Drive as Sardinians Drive
Overall, driving in Sardinia is safe. Regarding driving behaviour, just remember the saying: do as the Romans do. Watch how the locals drive, try to get to know their habits so that you can go with the traffic flow rather than against it. Just be confident and decisive , but watch your speed.
It’s easy to take your eyes off the road, to allow your thoughts to drift and admire Sardinia’s beauty. Always stay concentrated, stay sober and arrive alive.
Watch those Curves
The majority of Sardinia’s roads date back years and started off as simple dirt tracks winding their way through the mountains. With the age of the combustion engine they were upgraded with tarmac and spruced up with road signs and seemingly random indications. Note that some curves of the main roads can be quite sharp, and should be taken with sufficient precaution. Sardinians grew up on these roads, and know how far they can challenge physics. Take extra care, especially when it’s dark, as you never know what you might find after one of those hairpin bends. It could be a herd of sheep, someone on a mountainbike or a local on a Vespa driving in the middle of the road.
– While driving, keep your headlights switched on (dimmed) during the day. It’s the law on two-lane motorways. This does not apply to motorcyclists.
– Do not drink and drive. The blood-alcohol limit in Sardinia is 0.05%, which is in line with the European average. Random breath tests do occur, and penalties tend to be severe when you’re caught with too high a blood-alcohol level (BAC). As a general rule of thumb, 2 standard drinks in the first hour will raise your BAC to 0.05%. Keep in mind that beer, wine, and stronger spirits have varying concentrations of alcohol. Also note that you may still be over the legal alcohol limit the morning after you’ve indulged in Sardinian wine… So, to repeat: Do not drink and drive.
– Think before you honk. Don’t use your car horn when you don’t need to. When driving through towns and villages, honk solely in the event of a true emergency (do as Sardinians do doesn’t apply here!).
– Always wear a seatbelt, even for short trips. Seatbelts must be fastened both in the front and the rear (provided that your vehicle is fitted with them).
– Speed limits on Sardinia’s main highways (with road signs SS, for Strada Statale) are 110 kilometers an hour. On secondary highways (with road signs SP, for Strada Provinciale) 90 kilometers an hour. In residential areas, the speed limit is 50 kilometers an hour. In residential areas and smaller villages in general, you may want to drive even slower than that.

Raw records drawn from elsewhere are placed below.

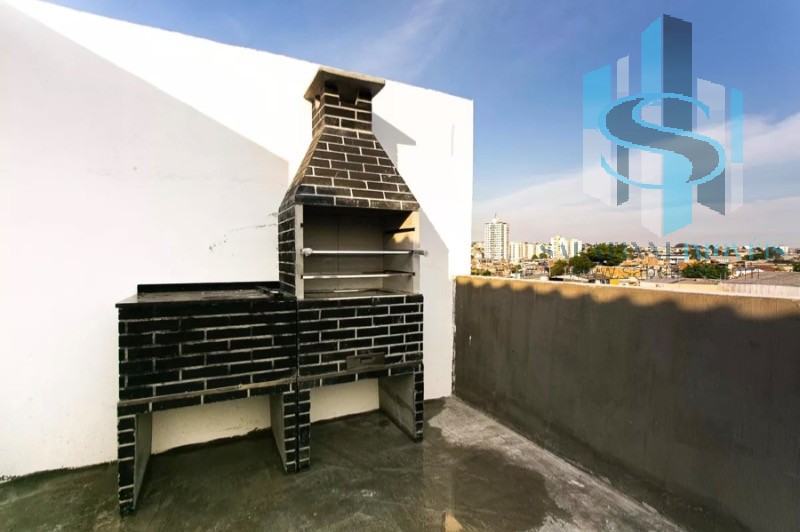 Flat/Apart Hotel, 1 quarto, 30 m² - Foto 14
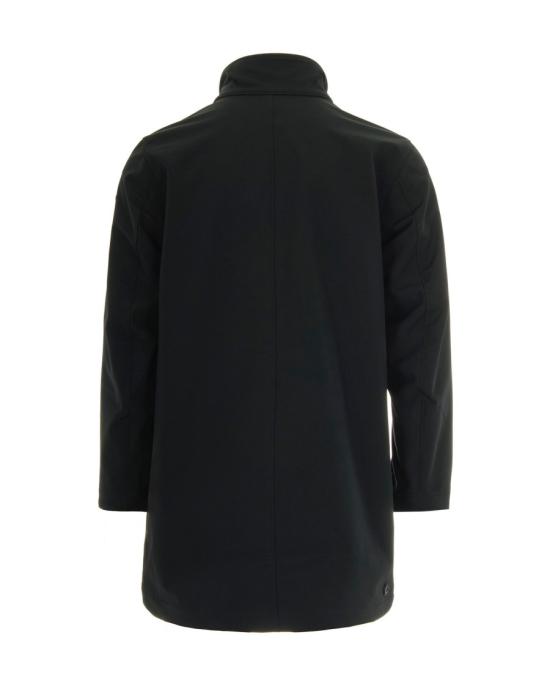 25FW 콜마르 자켓 5394939 Black - COLMAR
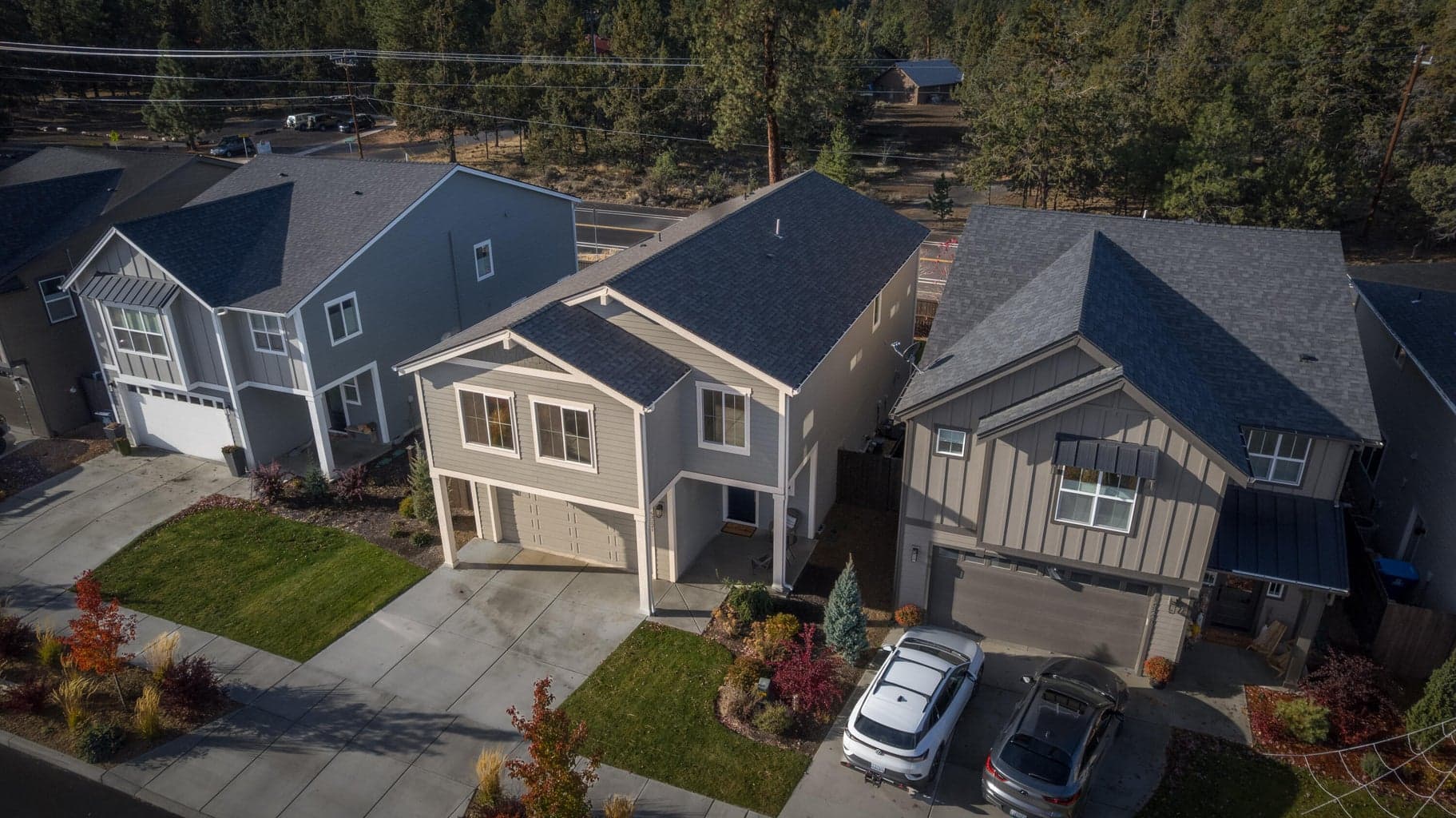 Photo of 63221 NW Red Butte Court 31 of 37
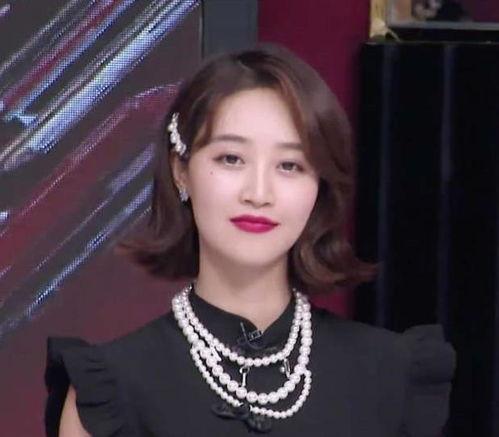 迪希娅爆料最新视频播放,精彩瞬间大盘点  第2张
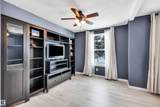 14204 31 Street - Photo 20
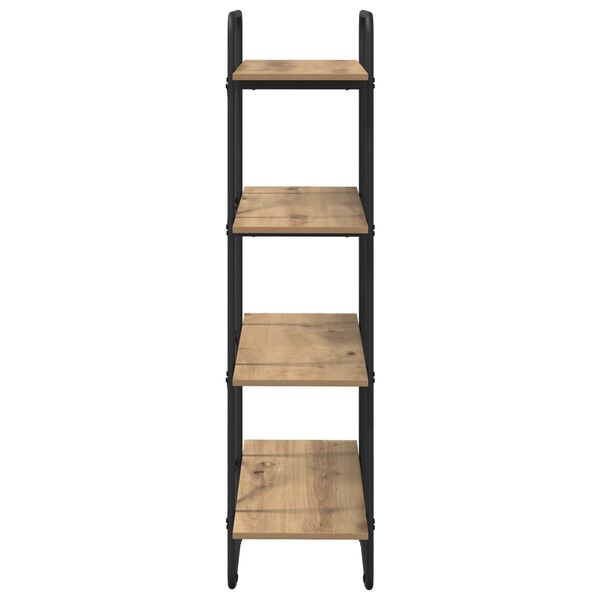 Showing Product Image 4 of 7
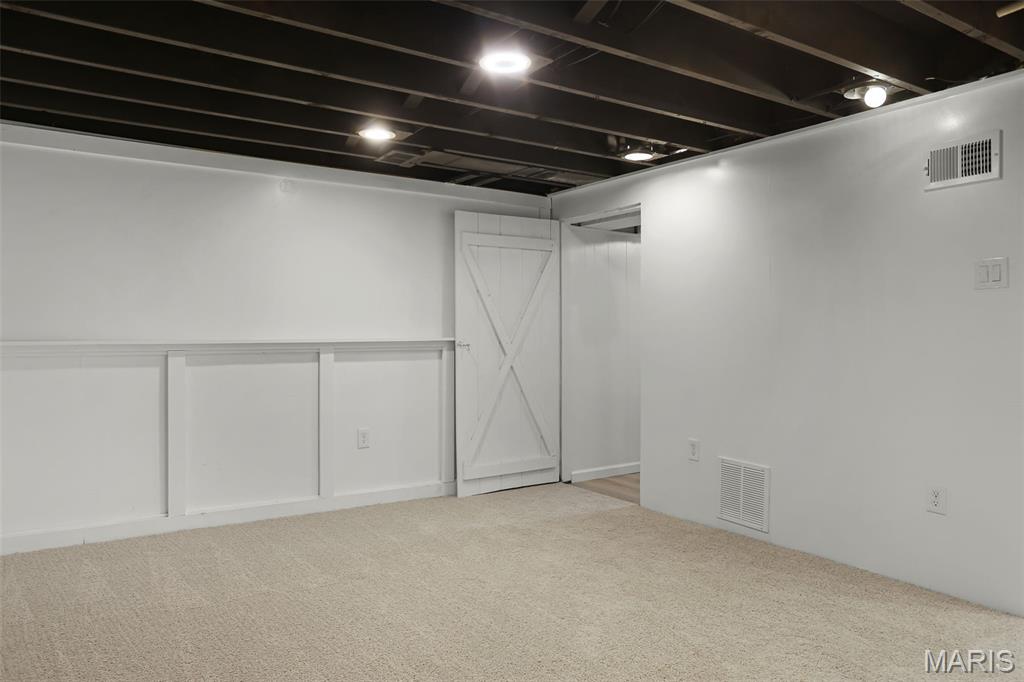 MLS #MIS26059713 image #28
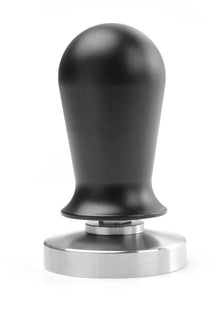 Hendi Tamper With Spring ø 58 mm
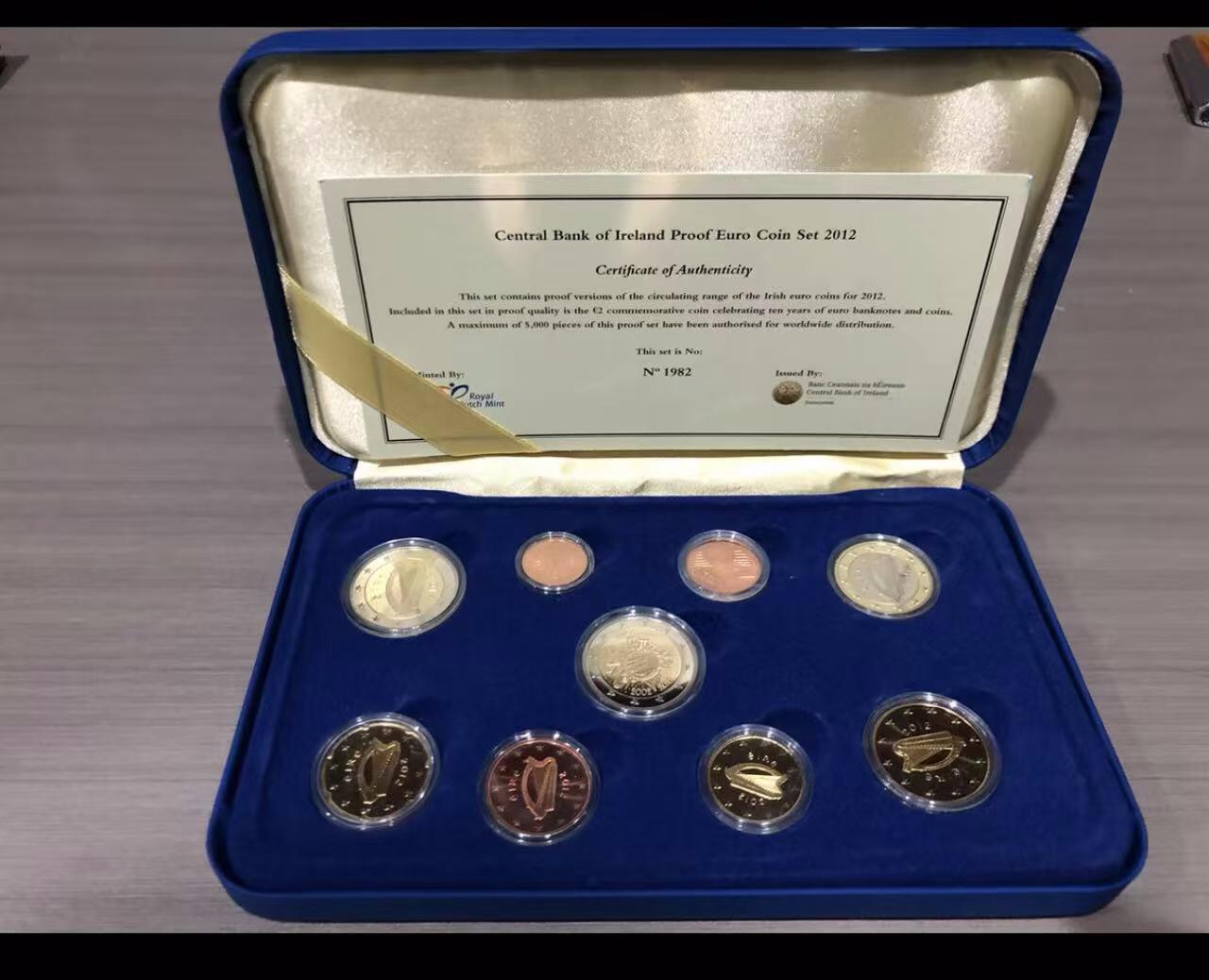 《外钞收藏家》第六百二十四期（精品场）（长期征集拍品、欢迎藏友们联系合作）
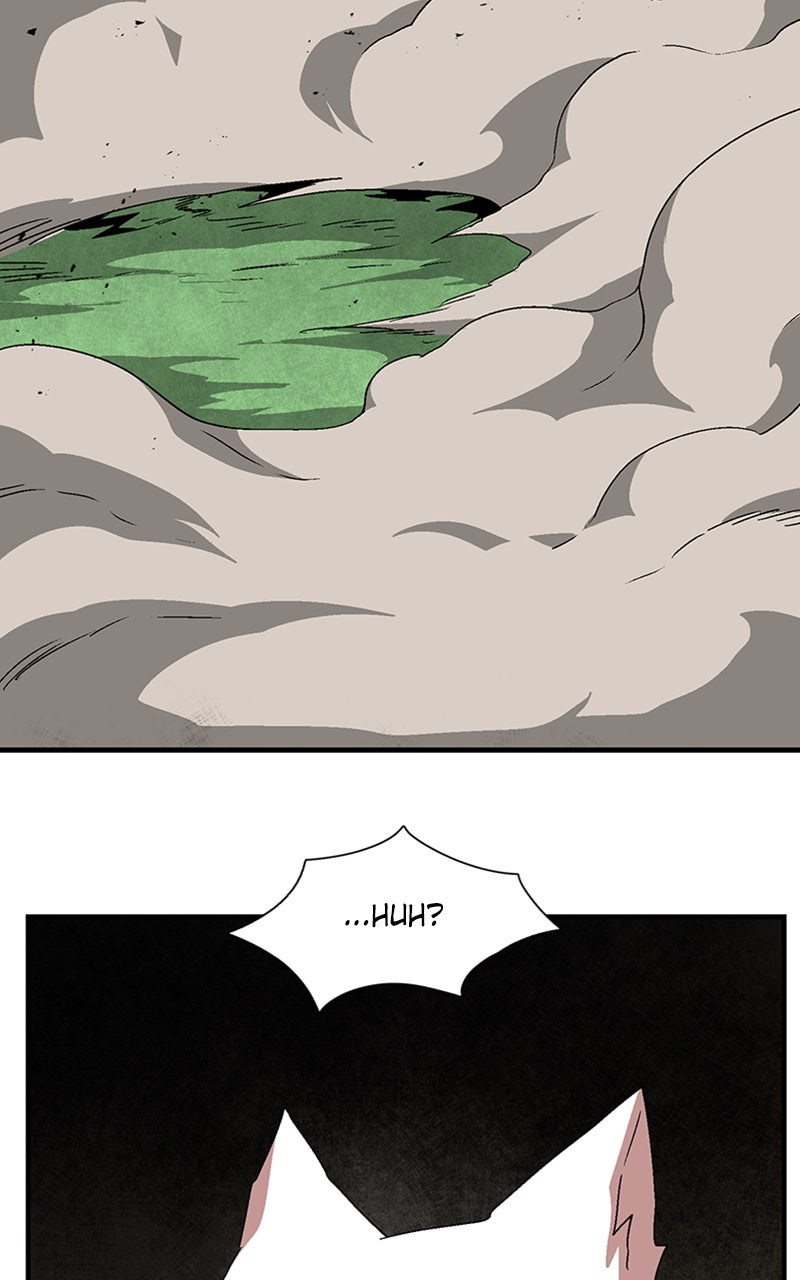 Read One Step Closer to the Demon King Manga Online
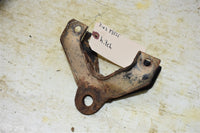 2002 Polaris Trail Boss 330 Hitch 7072533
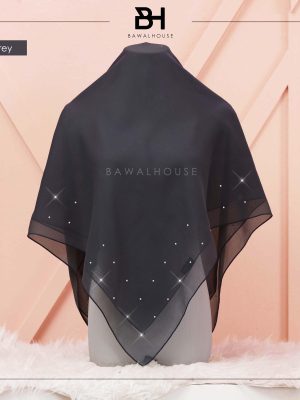 BH02 Defect V Kasih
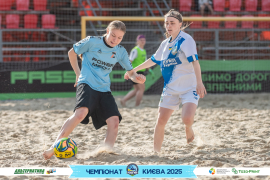 <a href="https://st.getinfootball.com/albums/1095362/685044f81d43a_1920.jpg" target="_blank">Завантажити оригінал</a>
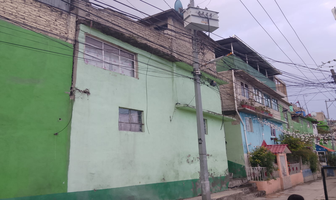 Foto de inmueble en Av. Chiquihuite 705, San Juan y Guadalupe Ticoman, Gustavo A. Madero, 07350 Ciudad de México, CDMX, , Col. Guadalupe Ticomán C.P. 07350, Gustavo A. Madero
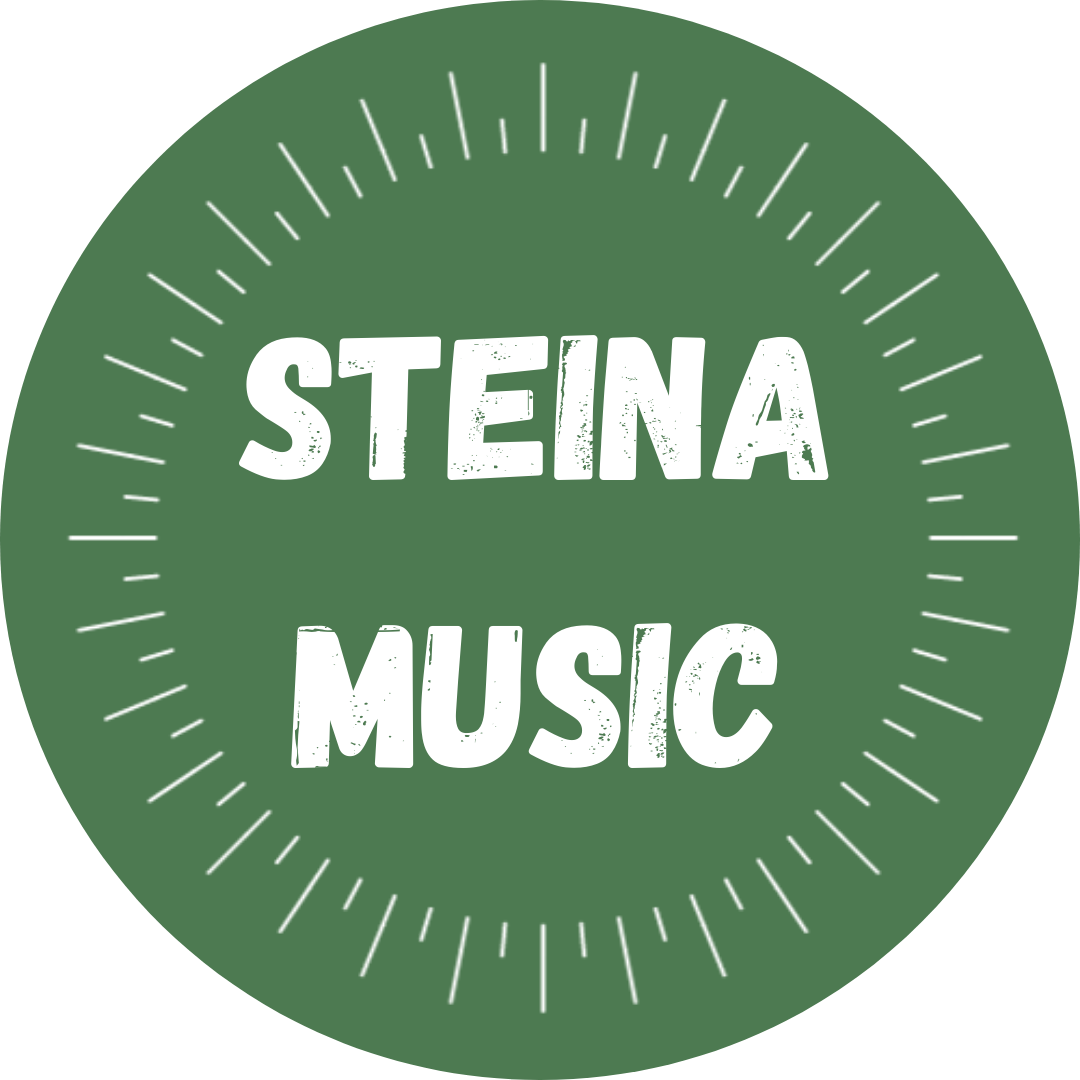 Steina Music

– During the summer months, keep a keen eye on your water intake when driving long distances, especially when you use the car’s air-conditioning a lot. Air conditioning systems have a dehydrating effect on the human body, and will deprive your skin from its essential oils and water.
– Use sunscreen, headwear, and UV-blocking sunglasses when driving around the island in a convertible. This is especially important during the first week of your holiday in Sardinia, when your skin is still adjusting to the weather conditions. During both shoulder and peak season, the UV Index for the entire island can reach hazardous levels, resulting in a very high risk of harm from unprotected sun exposure. The wind blowing in your face while you’re driving only makes things worse.